De regering kan de verduurzaming nog verder aanjagen door het bedrag dat de woningcorporaties betalen middels de verhuurdersheffing – 1,8 miljard euro in 2020 – aan ze terug te geven. Daar kunnen ze dan hun woningen van isoleren. 

‘Verhuurdersheffing’ klinkt misschien als een ver-van-mijn-bed-show. Maar de consequentie is dat ook wie in een sociale huurwoning woont warme voeten en een lagere energierekening krijgt.

Een miljoen extra woningen: houtbouw 

Volgens Rijksbouwmeester Floris Alkemade is er nog genoeg plek voor extra woningen als we slimmer gebruikmaken van de ruimte die er nog is. Miljoenen vierkante meters kantoor- en winkelruimte staan in Nederland leeg, soms al jarenlang.

In niet elke voormalige Wibra of leegstaande Schoenenreus kan je gezellig wonen. Maar het kabinet kan creatieve architecten en ontwerpers de opdracht geven te experimenteren met panden die wél geschikt zijn. Studenten in leegstaande kantoorpanden. Nieuwe gedeelde woningen op bedrijventerreinen. Het is even wennen, maar het kan. 

CLT-hout – zie ook Waugh Thistleton architects beroemd om houtbouw

En als er dan toch nieuwe woningen bijgebouwd moeten worden, gebruik dan hout, zegt Alkemade. Volgens hem is de verduurzaming van Nederland alleen mogelijk als we opnieuw met hout gaan bouwen. Als er doorgebouwd wordt met cement, beton en staal komt bij de bouw van 1 miljoen nieuwe woningen ongeveer 5,5 megaton CO2 vrij. Bomen leggen juist CO2 vast.

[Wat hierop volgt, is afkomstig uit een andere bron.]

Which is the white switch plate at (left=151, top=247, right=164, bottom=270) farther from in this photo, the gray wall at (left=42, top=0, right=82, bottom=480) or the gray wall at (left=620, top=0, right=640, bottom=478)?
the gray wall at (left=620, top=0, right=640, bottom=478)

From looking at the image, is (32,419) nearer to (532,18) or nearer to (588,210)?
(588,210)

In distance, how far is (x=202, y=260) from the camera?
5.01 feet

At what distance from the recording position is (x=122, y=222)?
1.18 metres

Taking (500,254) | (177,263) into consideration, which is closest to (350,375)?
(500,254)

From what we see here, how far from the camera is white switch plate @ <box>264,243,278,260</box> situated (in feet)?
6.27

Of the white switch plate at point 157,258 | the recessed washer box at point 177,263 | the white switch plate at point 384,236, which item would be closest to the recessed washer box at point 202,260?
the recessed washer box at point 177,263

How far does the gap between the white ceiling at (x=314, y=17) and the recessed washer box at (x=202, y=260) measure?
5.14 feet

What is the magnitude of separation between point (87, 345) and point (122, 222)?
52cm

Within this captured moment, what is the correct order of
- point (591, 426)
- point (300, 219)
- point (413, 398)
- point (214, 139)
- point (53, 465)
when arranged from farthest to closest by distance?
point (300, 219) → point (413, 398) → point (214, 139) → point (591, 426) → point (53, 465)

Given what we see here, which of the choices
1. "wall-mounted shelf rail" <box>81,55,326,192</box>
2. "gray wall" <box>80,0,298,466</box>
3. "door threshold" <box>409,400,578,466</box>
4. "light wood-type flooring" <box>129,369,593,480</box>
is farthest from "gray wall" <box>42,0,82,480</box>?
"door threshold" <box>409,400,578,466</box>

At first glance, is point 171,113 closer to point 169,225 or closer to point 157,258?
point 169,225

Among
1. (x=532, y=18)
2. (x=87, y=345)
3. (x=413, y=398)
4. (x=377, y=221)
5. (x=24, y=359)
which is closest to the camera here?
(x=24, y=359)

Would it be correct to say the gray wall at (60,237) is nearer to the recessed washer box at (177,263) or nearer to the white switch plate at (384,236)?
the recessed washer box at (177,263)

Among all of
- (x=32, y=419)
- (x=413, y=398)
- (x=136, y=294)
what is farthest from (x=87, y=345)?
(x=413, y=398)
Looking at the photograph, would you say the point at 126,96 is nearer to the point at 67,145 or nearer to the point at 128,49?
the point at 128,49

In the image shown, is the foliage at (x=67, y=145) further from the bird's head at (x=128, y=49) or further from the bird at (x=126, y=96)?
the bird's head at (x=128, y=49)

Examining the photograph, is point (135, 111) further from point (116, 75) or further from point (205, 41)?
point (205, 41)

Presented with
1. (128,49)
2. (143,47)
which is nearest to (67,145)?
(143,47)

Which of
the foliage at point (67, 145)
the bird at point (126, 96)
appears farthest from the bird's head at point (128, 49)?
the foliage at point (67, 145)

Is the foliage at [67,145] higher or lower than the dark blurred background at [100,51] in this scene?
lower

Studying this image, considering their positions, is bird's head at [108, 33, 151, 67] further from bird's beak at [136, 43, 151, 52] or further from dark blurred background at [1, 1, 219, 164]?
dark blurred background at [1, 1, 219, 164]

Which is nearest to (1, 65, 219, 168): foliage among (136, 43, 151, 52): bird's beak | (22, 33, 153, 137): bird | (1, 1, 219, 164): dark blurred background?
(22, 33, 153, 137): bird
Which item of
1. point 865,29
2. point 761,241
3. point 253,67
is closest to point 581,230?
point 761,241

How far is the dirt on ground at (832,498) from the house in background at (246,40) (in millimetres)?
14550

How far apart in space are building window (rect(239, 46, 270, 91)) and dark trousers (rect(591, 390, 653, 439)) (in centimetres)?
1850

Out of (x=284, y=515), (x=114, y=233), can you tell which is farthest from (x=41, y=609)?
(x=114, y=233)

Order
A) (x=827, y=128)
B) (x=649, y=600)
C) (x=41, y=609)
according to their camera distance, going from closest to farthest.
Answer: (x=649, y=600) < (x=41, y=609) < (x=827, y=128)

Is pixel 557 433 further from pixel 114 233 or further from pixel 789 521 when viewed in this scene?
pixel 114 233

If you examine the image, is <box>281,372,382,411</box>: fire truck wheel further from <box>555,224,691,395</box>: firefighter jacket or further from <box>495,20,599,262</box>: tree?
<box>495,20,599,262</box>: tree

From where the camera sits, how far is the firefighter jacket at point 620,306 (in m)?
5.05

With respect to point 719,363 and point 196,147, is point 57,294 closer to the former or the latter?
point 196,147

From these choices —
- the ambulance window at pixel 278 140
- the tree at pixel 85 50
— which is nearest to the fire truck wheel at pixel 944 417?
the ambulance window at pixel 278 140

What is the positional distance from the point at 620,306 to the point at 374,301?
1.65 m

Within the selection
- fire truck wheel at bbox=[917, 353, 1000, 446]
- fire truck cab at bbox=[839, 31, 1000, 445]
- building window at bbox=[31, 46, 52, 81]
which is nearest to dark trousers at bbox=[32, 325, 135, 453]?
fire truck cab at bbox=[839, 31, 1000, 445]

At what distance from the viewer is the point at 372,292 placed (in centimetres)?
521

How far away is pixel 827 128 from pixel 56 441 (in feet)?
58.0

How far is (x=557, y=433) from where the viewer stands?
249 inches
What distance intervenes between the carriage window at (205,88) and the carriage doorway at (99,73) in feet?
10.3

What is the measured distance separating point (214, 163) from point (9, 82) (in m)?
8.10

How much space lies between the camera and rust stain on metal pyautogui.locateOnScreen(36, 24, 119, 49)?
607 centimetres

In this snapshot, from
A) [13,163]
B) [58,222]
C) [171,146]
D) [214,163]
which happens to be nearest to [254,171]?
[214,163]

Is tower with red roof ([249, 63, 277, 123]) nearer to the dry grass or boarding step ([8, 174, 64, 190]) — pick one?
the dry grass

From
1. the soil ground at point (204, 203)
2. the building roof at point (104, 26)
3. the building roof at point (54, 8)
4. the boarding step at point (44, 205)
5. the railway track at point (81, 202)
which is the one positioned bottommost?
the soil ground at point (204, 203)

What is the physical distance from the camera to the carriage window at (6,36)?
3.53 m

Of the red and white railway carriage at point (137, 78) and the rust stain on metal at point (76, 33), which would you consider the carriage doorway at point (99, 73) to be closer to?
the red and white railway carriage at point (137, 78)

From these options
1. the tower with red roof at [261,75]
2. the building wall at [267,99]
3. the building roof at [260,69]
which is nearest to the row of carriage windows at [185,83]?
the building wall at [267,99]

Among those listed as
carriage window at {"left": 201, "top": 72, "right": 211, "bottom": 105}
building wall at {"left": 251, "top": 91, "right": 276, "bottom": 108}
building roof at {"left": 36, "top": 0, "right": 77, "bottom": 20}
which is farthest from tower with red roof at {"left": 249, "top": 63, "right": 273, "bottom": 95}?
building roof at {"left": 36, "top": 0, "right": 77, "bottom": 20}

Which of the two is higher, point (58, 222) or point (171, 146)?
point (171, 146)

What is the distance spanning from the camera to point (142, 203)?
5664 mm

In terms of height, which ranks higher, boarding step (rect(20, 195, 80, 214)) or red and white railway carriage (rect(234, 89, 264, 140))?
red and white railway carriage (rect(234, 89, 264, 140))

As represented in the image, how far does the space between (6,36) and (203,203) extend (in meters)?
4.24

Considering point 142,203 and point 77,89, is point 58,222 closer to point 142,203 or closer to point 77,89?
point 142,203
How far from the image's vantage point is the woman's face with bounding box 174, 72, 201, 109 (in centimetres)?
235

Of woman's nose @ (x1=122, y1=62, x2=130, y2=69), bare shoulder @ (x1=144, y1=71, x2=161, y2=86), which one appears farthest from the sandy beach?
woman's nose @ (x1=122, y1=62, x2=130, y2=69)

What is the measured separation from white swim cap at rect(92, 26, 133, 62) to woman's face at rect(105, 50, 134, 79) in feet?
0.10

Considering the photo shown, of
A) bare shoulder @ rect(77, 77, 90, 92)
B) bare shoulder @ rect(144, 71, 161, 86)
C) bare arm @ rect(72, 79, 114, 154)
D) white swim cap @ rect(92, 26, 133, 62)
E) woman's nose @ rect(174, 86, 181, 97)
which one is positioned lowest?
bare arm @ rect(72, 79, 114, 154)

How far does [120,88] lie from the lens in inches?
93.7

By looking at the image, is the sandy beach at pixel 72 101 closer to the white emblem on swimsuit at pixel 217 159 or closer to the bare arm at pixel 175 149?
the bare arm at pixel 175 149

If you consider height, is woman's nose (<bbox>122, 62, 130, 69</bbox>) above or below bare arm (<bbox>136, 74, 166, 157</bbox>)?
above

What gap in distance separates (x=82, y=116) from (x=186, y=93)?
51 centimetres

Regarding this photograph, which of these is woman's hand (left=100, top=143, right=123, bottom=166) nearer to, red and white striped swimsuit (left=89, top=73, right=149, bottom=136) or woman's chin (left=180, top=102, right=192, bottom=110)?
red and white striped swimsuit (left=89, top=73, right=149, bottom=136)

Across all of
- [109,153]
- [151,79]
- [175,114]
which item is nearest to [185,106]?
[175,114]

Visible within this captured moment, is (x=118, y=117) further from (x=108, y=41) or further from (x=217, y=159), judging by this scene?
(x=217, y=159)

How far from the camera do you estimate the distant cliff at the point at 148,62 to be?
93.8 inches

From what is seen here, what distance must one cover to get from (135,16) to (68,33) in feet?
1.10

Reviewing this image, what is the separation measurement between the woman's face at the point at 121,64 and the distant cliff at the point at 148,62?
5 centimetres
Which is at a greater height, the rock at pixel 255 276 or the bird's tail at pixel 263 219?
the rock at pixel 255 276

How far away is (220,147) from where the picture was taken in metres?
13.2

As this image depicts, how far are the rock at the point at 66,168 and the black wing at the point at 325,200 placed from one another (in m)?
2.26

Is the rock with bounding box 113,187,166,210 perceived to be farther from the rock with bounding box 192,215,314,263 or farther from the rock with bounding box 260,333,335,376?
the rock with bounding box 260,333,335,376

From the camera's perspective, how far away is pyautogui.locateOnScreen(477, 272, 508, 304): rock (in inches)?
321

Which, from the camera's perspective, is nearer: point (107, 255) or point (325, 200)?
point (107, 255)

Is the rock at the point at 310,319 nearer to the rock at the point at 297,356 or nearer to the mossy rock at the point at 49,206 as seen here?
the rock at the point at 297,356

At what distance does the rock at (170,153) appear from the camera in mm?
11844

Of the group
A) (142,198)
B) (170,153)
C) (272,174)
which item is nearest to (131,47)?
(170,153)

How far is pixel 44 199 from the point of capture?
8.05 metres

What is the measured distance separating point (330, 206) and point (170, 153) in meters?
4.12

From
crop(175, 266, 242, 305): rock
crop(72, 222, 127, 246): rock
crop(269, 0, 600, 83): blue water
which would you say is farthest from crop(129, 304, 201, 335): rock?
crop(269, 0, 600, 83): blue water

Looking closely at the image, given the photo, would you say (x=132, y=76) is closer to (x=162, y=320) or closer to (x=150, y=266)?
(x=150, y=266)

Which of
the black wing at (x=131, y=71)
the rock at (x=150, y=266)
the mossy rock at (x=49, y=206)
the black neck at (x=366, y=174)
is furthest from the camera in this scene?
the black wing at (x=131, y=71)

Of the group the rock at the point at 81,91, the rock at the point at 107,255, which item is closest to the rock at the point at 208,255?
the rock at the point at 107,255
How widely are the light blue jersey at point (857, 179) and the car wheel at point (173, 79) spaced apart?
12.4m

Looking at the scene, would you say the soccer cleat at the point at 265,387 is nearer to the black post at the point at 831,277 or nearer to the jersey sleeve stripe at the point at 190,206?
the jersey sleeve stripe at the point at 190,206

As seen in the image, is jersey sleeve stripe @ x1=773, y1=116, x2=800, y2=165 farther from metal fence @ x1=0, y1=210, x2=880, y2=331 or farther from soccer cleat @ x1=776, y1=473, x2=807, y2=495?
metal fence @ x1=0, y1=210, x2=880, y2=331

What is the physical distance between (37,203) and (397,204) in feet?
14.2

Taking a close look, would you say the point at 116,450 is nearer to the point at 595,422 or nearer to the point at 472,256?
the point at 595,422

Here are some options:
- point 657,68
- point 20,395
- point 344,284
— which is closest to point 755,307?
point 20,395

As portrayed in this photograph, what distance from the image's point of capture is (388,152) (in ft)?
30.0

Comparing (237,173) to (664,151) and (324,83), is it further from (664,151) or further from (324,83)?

Klinkt krakkemikkig? Door een relatief nieuwe techniek – Cross Laminated Timber (CLT) oftewel ‘kruislaaghout’ – is het tegenwoordig zelfs zo sterk dat er flats van gebouwd kunnen worden. Aan de Amstel in Amsterdam is al een houten toren in aanbouw van 73 meter hoog. In Wenen is een toren gebouwd van 84 meter. En in Eindhoven komen er twee torens aan van respectievelijk 150 en 110 meter. 

Het is belangrijk te beseffen dat dit geen experimenten zijn. Volgens Alkemade kan hout de Nederlandse bouwsector fundamenteel veranderen. Niet alleen omdat het sterk genoeg is overigens. Houten huizen kunnen ook sneller en gemakkelijker als bouwpakket worden vervoerd. Het scheelt een hoop beton. 

Maar: is er wel genoeg hout in Nederland? 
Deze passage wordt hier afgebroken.